A San Francisco City Supervisor Tom Ammiano has introduced legislation that could radically alter the city’s gas station and convenience store market.
Ammiano proposed that oil refiners be required to sell off their company-owned gas stations within two years. The measure, the supervisor claims, could potentially save motorists money at the pumps by increasing competition at San Francisco’s 107 gas stations, which have long had drivers paying some of the highest prices in the country for gas.
“I strongly believe that The City needs to use our policing powers to protect consumers in what appears to be a noncompetitive market place,” Ammiano told the San Francisco Examiner.
According to the City Controller’s Office, the legislation “intends to stop refiners from price gouging by forcing them to sell their stations to either franchisees or independent operators” and, to the extent that more owners would increase competition, “this could put downward pressure on prices.”
However, the report questions how much of an effect the bill could have on gas prices. Refiners base the wholesale price of gasoline on the location of the gas station, a practice known as zone pricing, the report said. Prices are set based on the level of demand along with what consumers in that area are willing to pay.

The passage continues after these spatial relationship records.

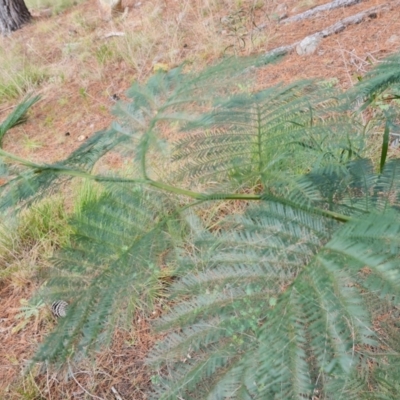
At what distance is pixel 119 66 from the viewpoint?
4.44m

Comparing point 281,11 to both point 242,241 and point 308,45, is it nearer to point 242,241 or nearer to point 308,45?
point 308,45

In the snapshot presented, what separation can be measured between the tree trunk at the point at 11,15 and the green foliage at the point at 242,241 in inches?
246

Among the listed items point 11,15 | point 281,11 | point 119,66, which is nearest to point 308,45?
A: point 281,11

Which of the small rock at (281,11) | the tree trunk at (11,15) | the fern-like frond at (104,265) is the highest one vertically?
the fern-like frond at (104,265)

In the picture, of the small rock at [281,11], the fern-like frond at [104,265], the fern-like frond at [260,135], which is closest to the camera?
the fern-like frond at [104,265]

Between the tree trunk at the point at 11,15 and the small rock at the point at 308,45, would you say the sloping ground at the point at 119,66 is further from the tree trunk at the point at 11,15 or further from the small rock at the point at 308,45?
the tree trunk at the point at 11,15

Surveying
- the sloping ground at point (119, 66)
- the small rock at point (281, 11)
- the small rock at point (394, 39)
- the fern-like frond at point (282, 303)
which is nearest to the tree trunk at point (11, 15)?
the sloping ground at point (119, 66)

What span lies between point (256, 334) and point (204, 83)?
529 millimetres

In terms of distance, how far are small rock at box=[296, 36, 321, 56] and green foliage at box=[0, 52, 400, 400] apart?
2476 millimetres

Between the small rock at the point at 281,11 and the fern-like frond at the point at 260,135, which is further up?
the fern-like frond at the point at 260,135

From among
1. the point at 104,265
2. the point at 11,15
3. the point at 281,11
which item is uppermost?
the point at 104,265

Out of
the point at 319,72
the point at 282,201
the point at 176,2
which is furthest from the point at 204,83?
the point at 176,2

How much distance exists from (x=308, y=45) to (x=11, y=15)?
15.2ft

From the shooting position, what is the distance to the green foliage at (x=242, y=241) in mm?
620
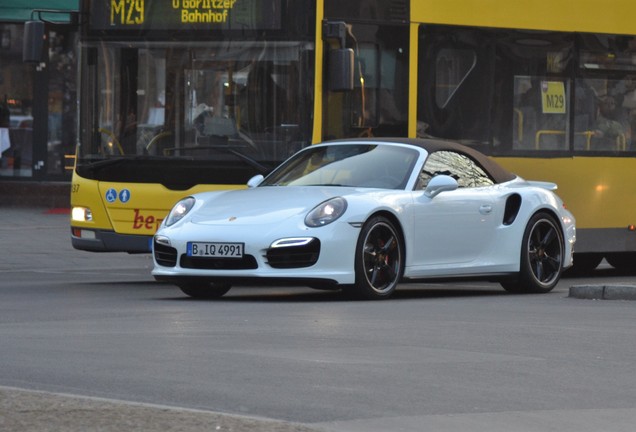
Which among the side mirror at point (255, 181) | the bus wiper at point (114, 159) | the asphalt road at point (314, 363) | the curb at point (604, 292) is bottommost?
the curb at point (604, 292)

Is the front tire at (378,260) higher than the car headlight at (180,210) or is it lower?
lower

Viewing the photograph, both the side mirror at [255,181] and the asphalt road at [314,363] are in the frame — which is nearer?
the asphalt road at [314,363]

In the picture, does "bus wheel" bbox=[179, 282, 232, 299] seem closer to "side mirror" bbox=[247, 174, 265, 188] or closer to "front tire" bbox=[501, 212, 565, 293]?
"side mirror" bbox=[247, 174, 265, 188]

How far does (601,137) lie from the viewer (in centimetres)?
1722

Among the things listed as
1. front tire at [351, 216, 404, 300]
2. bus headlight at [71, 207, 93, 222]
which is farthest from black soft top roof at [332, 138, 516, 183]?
bus headlight at [71, 207, 93, 222]

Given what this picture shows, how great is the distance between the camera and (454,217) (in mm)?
13445

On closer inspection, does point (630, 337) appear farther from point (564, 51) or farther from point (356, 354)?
point (564, 51)

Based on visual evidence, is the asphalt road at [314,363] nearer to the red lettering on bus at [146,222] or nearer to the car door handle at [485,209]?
the car door handle at [485,209]

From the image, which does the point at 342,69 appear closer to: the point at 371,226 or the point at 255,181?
the point at 255,181

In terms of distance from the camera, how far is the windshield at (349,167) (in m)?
13.4

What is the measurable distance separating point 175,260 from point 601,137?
20.0ft

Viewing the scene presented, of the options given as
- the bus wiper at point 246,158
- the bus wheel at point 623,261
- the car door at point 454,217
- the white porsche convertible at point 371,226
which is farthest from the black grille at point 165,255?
the bus wheel at point 623,261

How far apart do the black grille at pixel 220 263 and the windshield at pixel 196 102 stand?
8.87 feet

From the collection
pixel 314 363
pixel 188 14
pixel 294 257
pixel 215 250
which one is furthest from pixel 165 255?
pixel 314 363
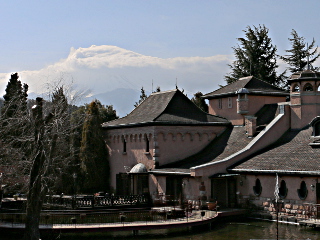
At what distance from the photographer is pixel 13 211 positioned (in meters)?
32.3

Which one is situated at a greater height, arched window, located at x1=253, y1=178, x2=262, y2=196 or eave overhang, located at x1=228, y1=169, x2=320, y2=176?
eave overhang, located at x1=228, y1=169, x2=320, y2=176

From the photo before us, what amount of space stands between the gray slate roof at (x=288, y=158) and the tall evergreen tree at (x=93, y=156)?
13.1m

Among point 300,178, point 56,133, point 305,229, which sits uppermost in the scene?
point 56,133

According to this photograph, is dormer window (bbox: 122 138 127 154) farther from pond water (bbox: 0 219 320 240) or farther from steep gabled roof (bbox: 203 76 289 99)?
pond water (bbox: 0 219 320 240)

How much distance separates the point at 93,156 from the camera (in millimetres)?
43219

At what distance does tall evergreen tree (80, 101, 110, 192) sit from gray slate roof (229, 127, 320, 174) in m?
13.1

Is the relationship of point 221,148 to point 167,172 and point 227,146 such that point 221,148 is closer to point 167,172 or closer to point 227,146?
point 227,146

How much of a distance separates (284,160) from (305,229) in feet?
17.2

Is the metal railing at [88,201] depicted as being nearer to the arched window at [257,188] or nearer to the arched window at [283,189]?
the arched window at [257,188]

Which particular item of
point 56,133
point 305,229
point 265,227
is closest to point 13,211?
point 56,133

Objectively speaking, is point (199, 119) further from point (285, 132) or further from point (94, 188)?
point (94, 188)

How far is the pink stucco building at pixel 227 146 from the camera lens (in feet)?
107

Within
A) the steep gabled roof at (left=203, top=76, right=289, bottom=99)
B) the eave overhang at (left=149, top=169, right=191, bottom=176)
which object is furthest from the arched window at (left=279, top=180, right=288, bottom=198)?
the steep gabled roof at (left=203, top=76, right=289, bottom=99)

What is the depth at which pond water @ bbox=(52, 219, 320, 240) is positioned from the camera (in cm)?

“While entirely legal, price discrimination allows firms to earn profits above a purely competitive level,” the report said.
Filling up at the pump in San Francisco has long been more expensive than filling up elsewhere. This summer, drivers filling up their tanks in San Francisco were paying 4% more at the pump than the average cost of gas in the rest of California and 9 percent more than the nation, according to the Controller’s Office report. In November 2001, those filling up at the pumps in San Francisco were paying 17% more than the rest of the state and 35% more than the nation.
The legislation will be heard this week in the Board of Supervisors Rules Committee, the Examiner said.